WORK INSTRUCTION 1: According to the Latitude Experiments page, why would you test prompt configurations, models and parameters across a dataset?
WORK INSTRUCTION 2: From the Latitude Experiments page, extract word for word the text from "- See detailed" up to and including "for each variant.".

PASSAGE SHOWN:
Skip to main contentWhat are Experiments?
Experiments in Latitude are a feature that let you systematically test, evaluate, and compare different prompt configurations, model versions, and parameters (like temperature) across a dataset. This enables you to find out which prompts and models work best for your use case, using real, measurable results.
How Experiments Work
-
Run Location:
You can run experiments directly from the Prompt Playground
or from a Latitude Evaluation
-
Experiments Tab:
Each prompt in Latitude has an Experiments tab, where you can compare results from different experiments side-by-side.
Experiment Components
- Prompt Variants:
Test different prompt wordings, instructions, or templates.
- Model Versions:
Compare outputs from different models (e.g.,
gpt-4.1, gpt-4.1-mini).
- Parameters:
Adjust settings like temperature to influence model behavior.
- Evaluations:
Attach evaluation metrics (e.g., accuracy, sentiment analysis) to automatically assess experiment outputs.
Running an Experiment
- Define Variants:
Choose your prompt(s), model, and settings.
- Pick Evaluations:
Select which evaluation metrics to run (optional).
- Select Dataset:
Pick or generate a dataset to use for testing.
Click Run Experiment to execute, and Latitude will process each combination and display the results.
Comparing Experiments
- Use the Experiments tab to select and compare multiple experiment runs.
- Review metrics like accuracy, cost, duration, and token usage.
- See detailed results, including logs and evaluation scores, for each experiment.
Benefits
- Objective Comparison:
Quickly see which prompts and models perform best on your tasks.
- Visual Analysis:
Side-by-side results make differences easy to spot.
- Cost Tracking:
Monitor token and cost usage for each variant.

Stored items
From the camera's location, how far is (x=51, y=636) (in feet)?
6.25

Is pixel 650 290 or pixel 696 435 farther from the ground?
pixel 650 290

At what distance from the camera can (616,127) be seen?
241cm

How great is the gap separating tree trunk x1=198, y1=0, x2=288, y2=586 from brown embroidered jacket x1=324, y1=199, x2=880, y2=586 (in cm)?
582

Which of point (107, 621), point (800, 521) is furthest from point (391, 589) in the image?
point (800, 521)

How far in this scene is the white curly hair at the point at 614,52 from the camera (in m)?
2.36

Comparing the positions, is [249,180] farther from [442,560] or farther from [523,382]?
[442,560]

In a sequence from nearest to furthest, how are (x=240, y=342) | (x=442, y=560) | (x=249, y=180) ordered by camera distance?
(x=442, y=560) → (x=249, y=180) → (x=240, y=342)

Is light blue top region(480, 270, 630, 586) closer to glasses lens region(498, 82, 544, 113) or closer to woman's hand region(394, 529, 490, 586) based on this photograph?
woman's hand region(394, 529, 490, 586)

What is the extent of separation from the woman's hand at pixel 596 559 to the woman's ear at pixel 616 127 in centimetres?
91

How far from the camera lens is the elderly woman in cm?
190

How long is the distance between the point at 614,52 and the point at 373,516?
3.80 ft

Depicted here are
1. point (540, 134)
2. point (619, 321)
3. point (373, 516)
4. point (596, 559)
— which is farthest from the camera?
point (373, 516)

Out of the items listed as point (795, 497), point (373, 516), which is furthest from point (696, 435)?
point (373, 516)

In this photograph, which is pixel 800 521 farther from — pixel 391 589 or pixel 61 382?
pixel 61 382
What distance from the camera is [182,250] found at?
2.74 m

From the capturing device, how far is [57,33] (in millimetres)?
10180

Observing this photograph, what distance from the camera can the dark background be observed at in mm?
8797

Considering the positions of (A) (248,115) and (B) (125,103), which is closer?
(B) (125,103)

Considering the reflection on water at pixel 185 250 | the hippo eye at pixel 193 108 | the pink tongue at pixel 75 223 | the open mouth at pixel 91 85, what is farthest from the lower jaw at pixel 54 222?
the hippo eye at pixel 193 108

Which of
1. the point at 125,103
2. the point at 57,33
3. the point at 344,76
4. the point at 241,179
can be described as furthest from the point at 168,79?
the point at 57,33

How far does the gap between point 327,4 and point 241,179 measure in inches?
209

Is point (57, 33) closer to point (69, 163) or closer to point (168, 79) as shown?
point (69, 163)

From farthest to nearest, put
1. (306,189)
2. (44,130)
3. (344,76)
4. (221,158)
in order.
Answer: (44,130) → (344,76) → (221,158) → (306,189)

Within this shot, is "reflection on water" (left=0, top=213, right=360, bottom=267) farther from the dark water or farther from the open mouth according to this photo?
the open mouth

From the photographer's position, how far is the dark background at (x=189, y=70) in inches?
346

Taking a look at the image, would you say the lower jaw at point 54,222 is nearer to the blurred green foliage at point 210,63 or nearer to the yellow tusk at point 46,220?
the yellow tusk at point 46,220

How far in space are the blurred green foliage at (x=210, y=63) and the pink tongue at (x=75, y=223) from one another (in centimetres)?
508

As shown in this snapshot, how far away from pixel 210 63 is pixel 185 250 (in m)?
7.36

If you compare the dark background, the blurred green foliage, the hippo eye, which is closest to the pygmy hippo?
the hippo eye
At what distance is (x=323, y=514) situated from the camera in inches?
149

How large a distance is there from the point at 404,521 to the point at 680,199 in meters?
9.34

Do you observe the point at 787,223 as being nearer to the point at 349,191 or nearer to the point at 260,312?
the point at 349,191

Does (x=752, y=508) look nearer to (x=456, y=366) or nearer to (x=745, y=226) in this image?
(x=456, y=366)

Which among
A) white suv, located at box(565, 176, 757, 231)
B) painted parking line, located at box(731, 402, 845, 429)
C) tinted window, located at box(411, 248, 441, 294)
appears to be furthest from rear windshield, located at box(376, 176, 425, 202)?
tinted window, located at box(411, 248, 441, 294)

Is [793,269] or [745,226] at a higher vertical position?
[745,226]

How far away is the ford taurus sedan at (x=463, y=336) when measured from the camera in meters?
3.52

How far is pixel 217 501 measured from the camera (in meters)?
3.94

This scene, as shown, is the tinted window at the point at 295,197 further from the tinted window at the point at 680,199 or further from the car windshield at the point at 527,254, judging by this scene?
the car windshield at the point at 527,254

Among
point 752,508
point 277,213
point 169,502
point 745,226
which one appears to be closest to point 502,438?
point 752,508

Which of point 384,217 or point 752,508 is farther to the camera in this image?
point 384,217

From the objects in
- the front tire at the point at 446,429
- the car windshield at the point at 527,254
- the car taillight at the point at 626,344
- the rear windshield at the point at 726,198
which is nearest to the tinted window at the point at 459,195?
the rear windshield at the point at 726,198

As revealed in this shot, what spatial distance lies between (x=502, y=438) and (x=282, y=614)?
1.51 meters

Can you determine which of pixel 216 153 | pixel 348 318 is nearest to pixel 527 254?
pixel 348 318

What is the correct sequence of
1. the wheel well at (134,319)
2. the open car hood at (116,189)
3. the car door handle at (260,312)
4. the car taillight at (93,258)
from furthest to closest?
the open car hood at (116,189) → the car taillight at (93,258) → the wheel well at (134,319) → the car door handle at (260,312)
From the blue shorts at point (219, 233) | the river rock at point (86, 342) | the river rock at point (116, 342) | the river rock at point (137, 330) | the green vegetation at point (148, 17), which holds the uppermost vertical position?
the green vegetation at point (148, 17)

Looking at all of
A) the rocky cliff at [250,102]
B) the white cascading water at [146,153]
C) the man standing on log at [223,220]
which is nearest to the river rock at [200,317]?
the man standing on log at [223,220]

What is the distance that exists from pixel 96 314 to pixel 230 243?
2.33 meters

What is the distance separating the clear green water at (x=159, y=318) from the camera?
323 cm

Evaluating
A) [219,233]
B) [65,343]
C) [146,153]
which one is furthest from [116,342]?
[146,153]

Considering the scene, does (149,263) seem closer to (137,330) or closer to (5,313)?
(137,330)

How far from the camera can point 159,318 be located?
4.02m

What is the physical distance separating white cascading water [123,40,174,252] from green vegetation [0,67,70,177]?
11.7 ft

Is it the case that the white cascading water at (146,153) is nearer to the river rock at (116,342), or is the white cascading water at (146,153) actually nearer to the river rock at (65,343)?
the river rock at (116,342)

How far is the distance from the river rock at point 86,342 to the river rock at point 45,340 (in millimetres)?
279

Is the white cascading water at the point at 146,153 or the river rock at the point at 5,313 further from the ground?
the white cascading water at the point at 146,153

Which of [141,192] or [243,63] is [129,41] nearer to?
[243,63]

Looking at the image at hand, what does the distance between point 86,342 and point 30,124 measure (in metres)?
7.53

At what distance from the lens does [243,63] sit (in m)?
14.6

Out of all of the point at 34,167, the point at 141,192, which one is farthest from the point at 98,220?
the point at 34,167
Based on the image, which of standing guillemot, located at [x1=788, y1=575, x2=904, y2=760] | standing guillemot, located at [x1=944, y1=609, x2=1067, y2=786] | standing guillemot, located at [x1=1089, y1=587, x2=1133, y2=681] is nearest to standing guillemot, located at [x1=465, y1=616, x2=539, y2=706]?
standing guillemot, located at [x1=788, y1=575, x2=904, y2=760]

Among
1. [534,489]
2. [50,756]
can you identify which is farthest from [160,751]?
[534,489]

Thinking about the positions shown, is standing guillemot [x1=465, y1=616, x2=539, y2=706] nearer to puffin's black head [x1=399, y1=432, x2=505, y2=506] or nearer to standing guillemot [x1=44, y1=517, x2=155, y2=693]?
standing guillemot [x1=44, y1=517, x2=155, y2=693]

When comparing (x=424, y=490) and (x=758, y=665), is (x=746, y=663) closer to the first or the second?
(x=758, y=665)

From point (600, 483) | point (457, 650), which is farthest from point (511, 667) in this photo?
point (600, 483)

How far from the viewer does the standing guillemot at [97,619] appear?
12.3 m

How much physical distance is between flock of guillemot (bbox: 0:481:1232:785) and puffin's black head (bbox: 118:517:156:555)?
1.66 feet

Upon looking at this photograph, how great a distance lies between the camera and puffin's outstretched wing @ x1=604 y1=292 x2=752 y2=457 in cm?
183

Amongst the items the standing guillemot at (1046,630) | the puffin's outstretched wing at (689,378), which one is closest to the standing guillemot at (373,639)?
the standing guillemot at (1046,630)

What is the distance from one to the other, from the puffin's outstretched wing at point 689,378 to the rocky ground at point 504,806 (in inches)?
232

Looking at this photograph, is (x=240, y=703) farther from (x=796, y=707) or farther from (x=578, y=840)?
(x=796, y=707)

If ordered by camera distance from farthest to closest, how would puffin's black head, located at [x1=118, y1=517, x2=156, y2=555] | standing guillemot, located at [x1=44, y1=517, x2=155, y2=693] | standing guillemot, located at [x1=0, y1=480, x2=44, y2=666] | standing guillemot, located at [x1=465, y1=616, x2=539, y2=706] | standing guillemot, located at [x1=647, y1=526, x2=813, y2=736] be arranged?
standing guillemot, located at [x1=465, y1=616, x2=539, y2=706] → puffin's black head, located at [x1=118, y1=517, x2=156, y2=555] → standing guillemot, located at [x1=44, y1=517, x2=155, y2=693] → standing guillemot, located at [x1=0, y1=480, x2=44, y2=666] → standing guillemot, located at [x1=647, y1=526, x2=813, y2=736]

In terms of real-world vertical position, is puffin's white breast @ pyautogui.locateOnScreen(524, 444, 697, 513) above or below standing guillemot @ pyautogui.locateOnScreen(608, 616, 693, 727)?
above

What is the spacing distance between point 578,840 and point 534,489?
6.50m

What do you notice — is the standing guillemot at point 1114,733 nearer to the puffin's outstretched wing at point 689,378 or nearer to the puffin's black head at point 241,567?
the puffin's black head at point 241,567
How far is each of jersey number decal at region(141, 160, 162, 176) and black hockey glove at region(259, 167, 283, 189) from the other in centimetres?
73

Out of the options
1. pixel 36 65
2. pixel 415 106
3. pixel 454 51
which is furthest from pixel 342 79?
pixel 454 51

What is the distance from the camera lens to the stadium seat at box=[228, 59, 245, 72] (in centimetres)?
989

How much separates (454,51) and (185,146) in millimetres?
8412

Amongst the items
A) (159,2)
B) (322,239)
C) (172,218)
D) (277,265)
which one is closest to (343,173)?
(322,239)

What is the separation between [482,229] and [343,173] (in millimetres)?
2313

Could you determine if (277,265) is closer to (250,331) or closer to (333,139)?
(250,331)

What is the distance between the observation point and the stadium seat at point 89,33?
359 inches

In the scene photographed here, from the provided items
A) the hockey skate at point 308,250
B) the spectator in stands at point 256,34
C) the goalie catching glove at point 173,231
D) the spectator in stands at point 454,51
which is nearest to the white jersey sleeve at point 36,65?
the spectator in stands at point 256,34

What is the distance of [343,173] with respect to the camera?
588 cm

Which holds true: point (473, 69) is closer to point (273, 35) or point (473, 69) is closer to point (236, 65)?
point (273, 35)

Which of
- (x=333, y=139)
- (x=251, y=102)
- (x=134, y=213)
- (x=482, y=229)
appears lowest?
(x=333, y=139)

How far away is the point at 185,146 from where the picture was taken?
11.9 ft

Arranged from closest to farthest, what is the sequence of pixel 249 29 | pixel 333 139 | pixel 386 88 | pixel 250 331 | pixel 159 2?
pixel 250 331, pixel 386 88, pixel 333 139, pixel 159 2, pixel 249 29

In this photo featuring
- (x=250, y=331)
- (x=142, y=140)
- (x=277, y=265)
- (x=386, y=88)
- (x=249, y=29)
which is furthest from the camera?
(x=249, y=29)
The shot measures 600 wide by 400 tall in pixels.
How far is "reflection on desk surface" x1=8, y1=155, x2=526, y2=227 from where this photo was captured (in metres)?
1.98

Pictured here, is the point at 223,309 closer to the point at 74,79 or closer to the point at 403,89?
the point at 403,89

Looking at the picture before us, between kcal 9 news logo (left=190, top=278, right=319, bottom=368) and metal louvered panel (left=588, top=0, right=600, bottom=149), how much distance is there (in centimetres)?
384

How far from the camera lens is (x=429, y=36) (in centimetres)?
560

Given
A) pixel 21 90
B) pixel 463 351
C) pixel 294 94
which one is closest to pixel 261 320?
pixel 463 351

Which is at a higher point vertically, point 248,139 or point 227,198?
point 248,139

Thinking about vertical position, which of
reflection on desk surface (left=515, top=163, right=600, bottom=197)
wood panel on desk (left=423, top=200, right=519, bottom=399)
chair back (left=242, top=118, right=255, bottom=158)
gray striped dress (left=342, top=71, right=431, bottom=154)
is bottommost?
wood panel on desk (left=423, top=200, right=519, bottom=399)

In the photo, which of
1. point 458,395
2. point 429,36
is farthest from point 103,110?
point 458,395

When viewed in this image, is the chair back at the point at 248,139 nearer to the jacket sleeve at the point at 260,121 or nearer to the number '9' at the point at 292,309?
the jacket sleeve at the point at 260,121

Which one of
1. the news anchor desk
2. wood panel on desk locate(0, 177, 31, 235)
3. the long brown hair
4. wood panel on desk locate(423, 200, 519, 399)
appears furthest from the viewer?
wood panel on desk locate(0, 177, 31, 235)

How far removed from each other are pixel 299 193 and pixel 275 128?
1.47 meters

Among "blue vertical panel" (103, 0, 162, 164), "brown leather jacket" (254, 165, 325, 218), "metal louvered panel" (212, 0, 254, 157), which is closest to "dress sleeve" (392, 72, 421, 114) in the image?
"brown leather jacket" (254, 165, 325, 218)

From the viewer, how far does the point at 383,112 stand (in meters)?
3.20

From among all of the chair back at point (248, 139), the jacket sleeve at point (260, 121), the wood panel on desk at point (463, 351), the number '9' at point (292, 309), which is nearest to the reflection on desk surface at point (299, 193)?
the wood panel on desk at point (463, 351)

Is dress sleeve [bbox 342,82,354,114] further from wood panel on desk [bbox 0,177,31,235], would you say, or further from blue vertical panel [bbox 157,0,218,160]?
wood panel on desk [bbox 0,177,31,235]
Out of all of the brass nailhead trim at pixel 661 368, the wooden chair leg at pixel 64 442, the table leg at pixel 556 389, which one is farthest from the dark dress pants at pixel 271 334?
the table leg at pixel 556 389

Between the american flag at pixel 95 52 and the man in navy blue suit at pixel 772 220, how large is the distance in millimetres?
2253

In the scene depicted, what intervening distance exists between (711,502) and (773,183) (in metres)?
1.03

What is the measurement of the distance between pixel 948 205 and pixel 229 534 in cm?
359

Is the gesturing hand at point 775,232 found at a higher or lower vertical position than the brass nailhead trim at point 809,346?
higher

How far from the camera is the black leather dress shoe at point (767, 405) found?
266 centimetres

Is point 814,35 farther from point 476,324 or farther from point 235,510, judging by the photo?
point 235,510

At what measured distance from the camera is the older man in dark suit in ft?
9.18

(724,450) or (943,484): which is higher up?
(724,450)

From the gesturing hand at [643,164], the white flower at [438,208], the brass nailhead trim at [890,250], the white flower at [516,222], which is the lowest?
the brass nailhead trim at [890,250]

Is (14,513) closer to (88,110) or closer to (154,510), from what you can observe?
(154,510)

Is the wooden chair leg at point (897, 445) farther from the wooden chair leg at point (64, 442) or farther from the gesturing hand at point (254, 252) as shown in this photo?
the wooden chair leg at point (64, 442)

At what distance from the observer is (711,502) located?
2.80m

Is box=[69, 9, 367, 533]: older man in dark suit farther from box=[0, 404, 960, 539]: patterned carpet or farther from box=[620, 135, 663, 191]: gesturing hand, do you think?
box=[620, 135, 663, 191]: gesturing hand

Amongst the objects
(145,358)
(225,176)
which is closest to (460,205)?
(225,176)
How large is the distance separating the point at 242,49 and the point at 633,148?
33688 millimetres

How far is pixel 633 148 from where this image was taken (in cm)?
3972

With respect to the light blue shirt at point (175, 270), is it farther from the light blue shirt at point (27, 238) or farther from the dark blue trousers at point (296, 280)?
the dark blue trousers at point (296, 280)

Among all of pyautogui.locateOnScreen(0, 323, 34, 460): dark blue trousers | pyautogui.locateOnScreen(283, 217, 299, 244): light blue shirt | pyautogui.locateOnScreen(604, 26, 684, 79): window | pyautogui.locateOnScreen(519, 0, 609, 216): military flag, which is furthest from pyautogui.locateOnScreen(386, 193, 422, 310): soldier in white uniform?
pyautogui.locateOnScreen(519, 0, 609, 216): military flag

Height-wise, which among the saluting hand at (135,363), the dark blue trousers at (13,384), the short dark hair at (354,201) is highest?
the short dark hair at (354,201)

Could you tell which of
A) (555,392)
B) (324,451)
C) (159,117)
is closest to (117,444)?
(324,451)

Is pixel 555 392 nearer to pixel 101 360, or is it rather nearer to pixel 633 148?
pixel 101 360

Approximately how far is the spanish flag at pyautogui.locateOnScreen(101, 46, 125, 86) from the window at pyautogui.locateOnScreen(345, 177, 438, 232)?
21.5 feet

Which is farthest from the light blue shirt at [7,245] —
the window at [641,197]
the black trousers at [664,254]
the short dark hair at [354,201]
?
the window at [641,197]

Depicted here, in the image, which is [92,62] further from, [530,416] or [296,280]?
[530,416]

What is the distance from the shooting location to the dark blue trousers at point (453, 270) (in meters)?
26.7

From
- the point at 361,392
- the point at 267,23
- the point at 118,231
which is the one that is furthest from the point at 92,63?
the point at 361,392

YOUR RESPONSE 1: Testing them across a dataset shows you which prompts and models work best for your use case. The results are real and measurable.

YOUR RESPONSE 2:
- See detailed results, including logs and evaluation scores, for each experiment.
Benefits
- Objective Comparison:
Quickly see which prompts and models perform best on your tasks.
- Visual Analysis:
Side-by-side results make differences easy to spot.
- Cost Tracking:
Monitor token and cost usage for each variant.